Thursday, April 29, 2010

What I Wish Doctors Had Told Me About Steroid Withdrawal

1.That it happens. I know I'm behind the times. I seriously did not Google asthma hardly ever because it was a non-issue. My meds worked. I hadn't had a serious flare up in a long time, so who cared? Well, here I am finding out everything I never knew about asthma and prednisone.

It would've been nice to hear this from my doctor.

Of course, I have a sneaking suspicion that not many asthmatics have this kind of withdrawal. The 5 day burst is so common, how many asthma patients really end up taking prednisone for 30+ days and how many of those go on to have serious withdrawal symptoms?

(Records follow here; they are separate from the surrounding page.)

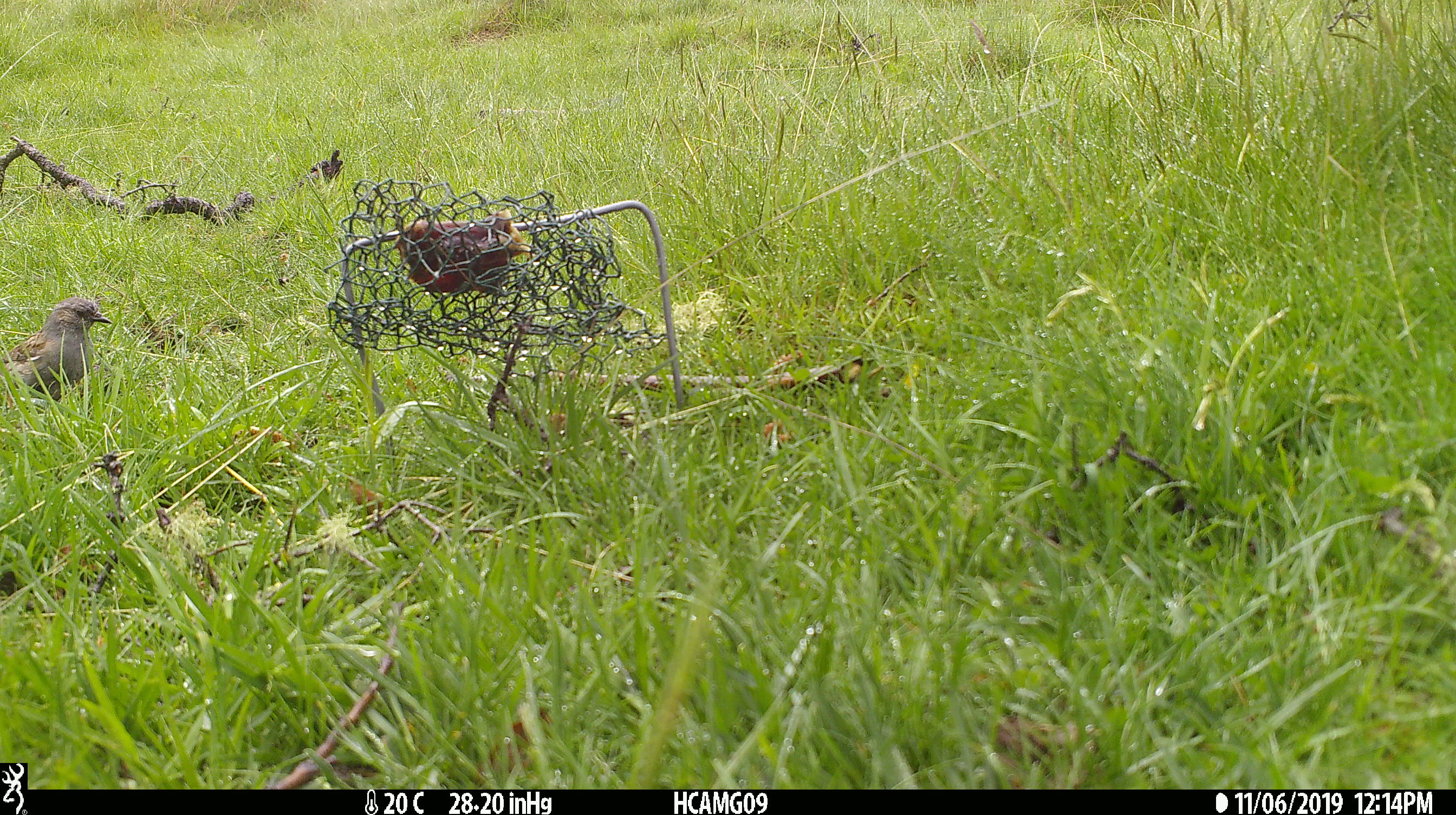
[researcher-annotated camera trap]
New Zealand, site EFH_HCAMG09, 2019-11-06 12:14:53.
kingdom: Animalia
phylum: Chordata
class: Aves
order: Passeriformes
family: Prunellidae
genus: Prunella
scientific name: Prunella modularis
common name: dunnock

My guess is not many simply because I'm treated like an over-functioning worrywart whenever I bring up any concerns, but I'm not over-functioning. Prednisone does weird shit to me. Maybe I wouldn't so hyper about it if someone would actually listen to what I was saying and look at how I went through a year of adrenal suppression with just medium term Prednisone use--similar to this latest episode.

I. am. not. making. this. up. There is a medical history there. Look at it. Please let's not repeat it.

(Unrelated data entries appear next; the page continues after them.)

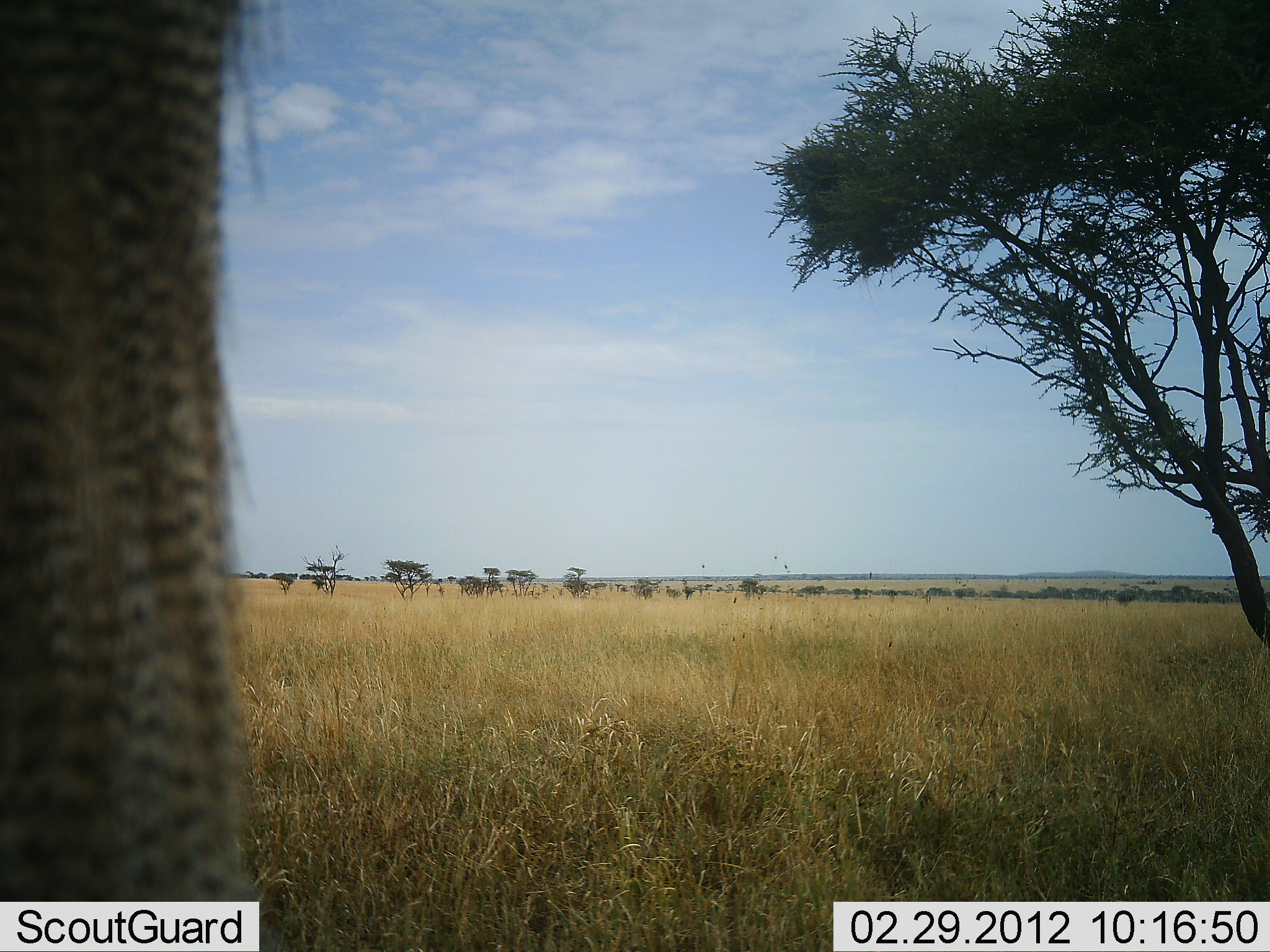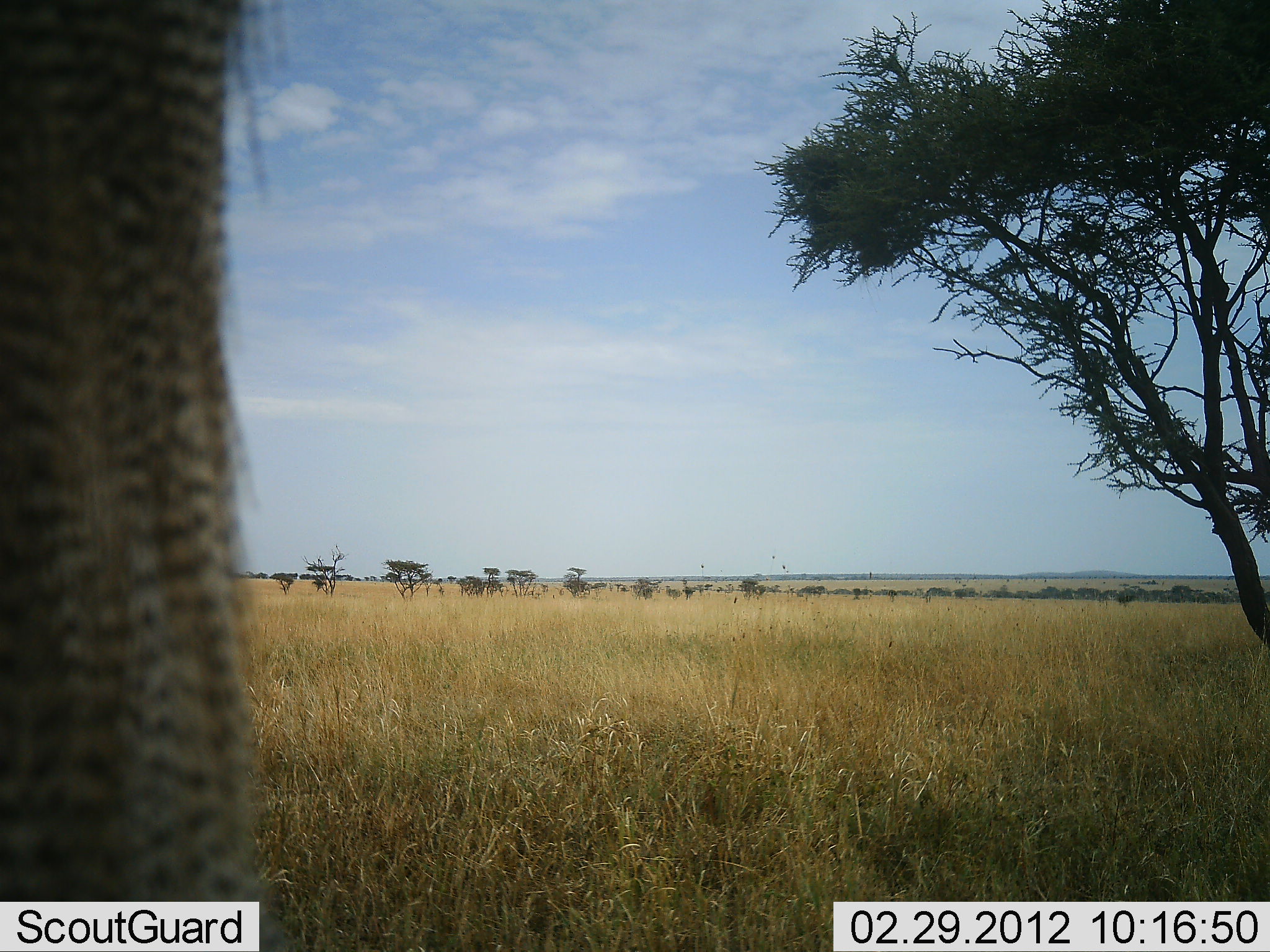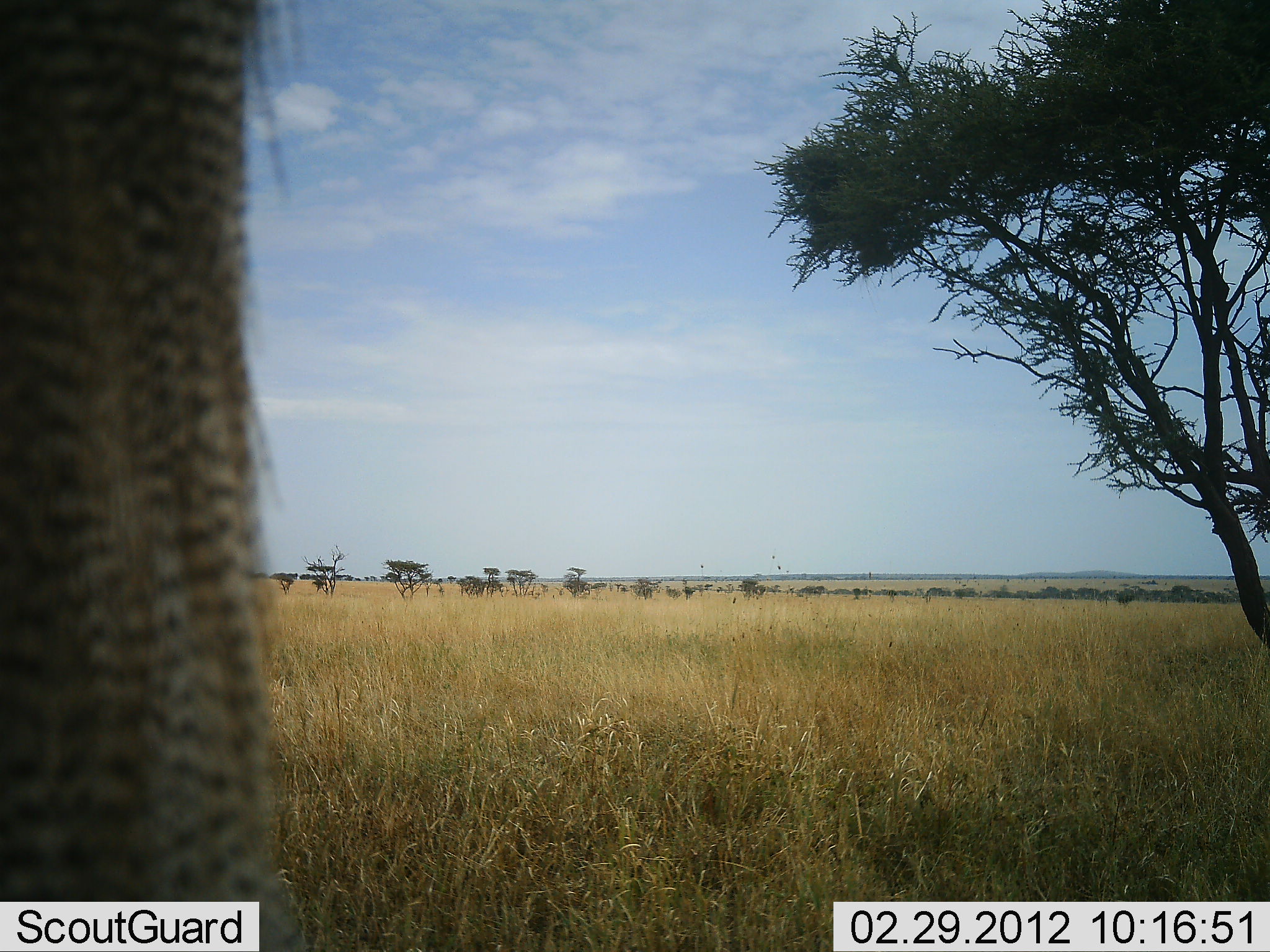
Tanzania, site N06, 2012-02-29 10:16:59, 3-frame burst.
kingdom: Animalia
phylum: Chordata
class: Aves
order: Otidiformes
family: Otididae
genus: Ardeotis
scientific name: Ardeotis kori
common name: kori bustard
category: koribustard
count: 1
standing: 100%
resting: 0%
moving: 0%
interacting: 0%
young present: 0%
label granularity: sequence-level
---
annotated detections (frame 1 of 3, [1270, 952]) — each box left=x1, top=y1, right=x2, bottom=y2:
animal: left=1, top=1, right=275, bottom=952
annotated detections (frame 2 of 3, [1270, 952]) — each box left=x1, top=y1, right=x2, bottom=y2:
animal: left=0, top=1, right=270, bottom=952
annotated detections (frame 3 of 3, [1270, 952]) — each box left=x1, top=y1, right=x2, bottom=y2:
animal: left=0, top=0, right=303, bottom=951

2.What to do about it. I would've appreciated instructions on how to manage the pain and side effects. I don't like guessing or making things up on my own. Some self-care/home-care instructions would've been a huge help. Please tell me how to help myself--if I have a plan, I'm less likely to call and interrupt your day.

3.When is it an emergency? It would've been nice to have a run down of what constitutes an emergency during steroid withdrawal. Also, it may have made my ER trip a bit easier if I'd been aware of steroid withdrawal and been able to communicate that to the ER. I mean, I did ask about the steroids, however, with just a bit more information, I could've not only connected the dots myself, but helped them connect it all as well. Maybe I could've avoided the ER altogether.

4.What to do if I get sick. Everything I've read indicates additional steroids may be necessary during illness. I can see why--the stomach flu was brutal. Please tell me what to do. Should I call you when I get sick? At what point? Please tell me how we're going to work together to manage this.

5.Tell me the asthma can flare up during withdrawal and how you want me to manage it. This was really worrisome for me until I realized it was normal. Typically, I have a 5 day burst of prednisone on hand at all times to use at my discretion during flare ups, imagine if I had started that?

I would have been totally justified doing a 5 day burst too, as peak flows have dropped into the 350 range, which is baaaaad.

So don't leave me to my own devices, I might do something stupid. The asthma action plan has to be modified for the withdrawal period so oral steroids are avoided while also controlling flare up symptoms. I need you to tell me how we're going to manage this.

6.Tell me I may not feel well and may need more rest. Backsliding and going from lots of exercise and normal activity to zero was frightening. I lost all the ground I had gained and am now starting over. Again. This sucks. A heads up would've been nice, not to mention a kindness.

Right now I'm upset. I feel as if I was left to flounder and muddle through without any guidance.

Not cool.

Doctors don't like patients who Google, but, all too often, the patients have no other choice. It's not like their doctors are giving them good information.

1 comment:

  1. "Doctors don't like patients who Google, but, all too often, the patients have no other choice."

    Oh, how i can relate to this! I've been called a hypochondriac so often by my old therapists, psychiatrists, but more than anyone... my own mother.

    She always refused to believe something was really wrong, when something really WAS wrong! So, she left me to google it out also. Which is how I've managed pretty much all my illnesses since I've had the internet. At least up until the past year and a half - two years when I actually began being able to go to the doctors!

    I always google everything I am diagnosed with and I google / web-md every medication I am ever given because to me a well informed patient is the best patient simply because, you are right, doctors don't like to tell you all the details. Esp. the gory ones! And they leave us to wonder wtf is going on! But you just can't let them know that you google. You just have to "suggest" that you may "think" this could be a "possible" reason for whatever is going on.